■ **Text section**:
Add Force to your copywriting…

by stover on January 18, 2007

Here are some ways to add persuasive force to your copy…

1. Simplicity.

I read too many ads, sales letters and promotions that clog a readers mind with $10-dollar words. Elsewhere in this blog I gave the following example of this…

“Next generation strategies to employ a single customer definition for improved multi-channel marketing”

There are two prime reasons for this. First, a desire to impress the client or reader. Second, as a smoke screen for weak ideas.

There is a better way: Instead of using bigger words – use bigger ideas. Then express them with simplicity. Impress your clients with results – not big words.
2. Concreteness.

Specifics sell. Abstractions confuse.

“This car is real fast” doesn’t carry the force of “This car does zero to 60 in 3.5 seconds.”

And “10x binoculars” doesn’t carry the force of “See a sparrow blink at 200ft.”

3. Originality.

■ **Provided information**:
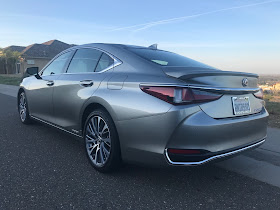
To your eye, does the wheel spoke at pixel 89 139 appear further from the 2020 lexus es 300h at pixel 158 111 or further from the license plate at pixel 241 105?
the license plate at pixel 241 105

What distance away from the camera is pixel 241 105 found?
8.71 feet

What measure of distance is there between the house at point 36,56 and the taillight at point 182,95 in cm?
4075

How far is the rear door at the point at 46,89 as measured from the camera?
414cm

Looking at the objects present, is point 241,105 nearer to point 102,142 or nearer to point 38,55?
point 102,142

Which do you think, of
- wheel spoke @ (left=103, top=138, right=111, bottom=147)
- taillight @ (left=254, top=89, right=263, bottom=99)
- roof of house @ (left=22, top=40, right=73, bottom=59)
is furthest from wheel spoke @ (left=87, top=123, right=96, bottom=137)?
roof of house @ (left=22, top=40, right=73, bottom=59)

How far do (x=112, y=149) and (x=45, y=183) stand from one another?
0.82 meters

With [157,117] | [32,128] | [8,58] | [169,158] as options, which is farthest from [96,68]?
[8,58]

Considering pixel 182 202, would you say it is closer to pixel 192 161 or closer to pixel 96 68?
pixel 192 161

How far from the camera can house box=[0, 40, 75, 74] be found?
4178 cm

■ **Exercise requirements**:
1. Name every numbered way to add persuasive force that the copywriting post lists.
2. In the copywriting post, what two prime reasons are given for clogging a reader's mind with big words?
3. Reproduce the copywriting post from "by stover on" up to and including "not big words.".
The listing comes from a source unrelated to the text.

■ **Solutions in order**:
1. Simplicity, Concreteness, Originality

2. A desire to impress the client or reader, and a smoke screen for weak ideas.

3.
by stover on January 18, 2007

Here are some ways to add persuasive force to your copy…

1. Simplicity.

I read too many ads, sales letters and promotions that clog a readers mind with $10-dollar words. Elsewhere in this blog I gave the following example of this…

“Next generation strategies to employ a single customer definition for improved multi-channel marketing”

There are two prime reasons for this. First, a desire to impress the client or reader. Second, as a smoke screen for weak ideas.

There is a better way: Instead of using bigger words – use bigger ideas. Then express them with simplicity. Impress your clients with results – not big words.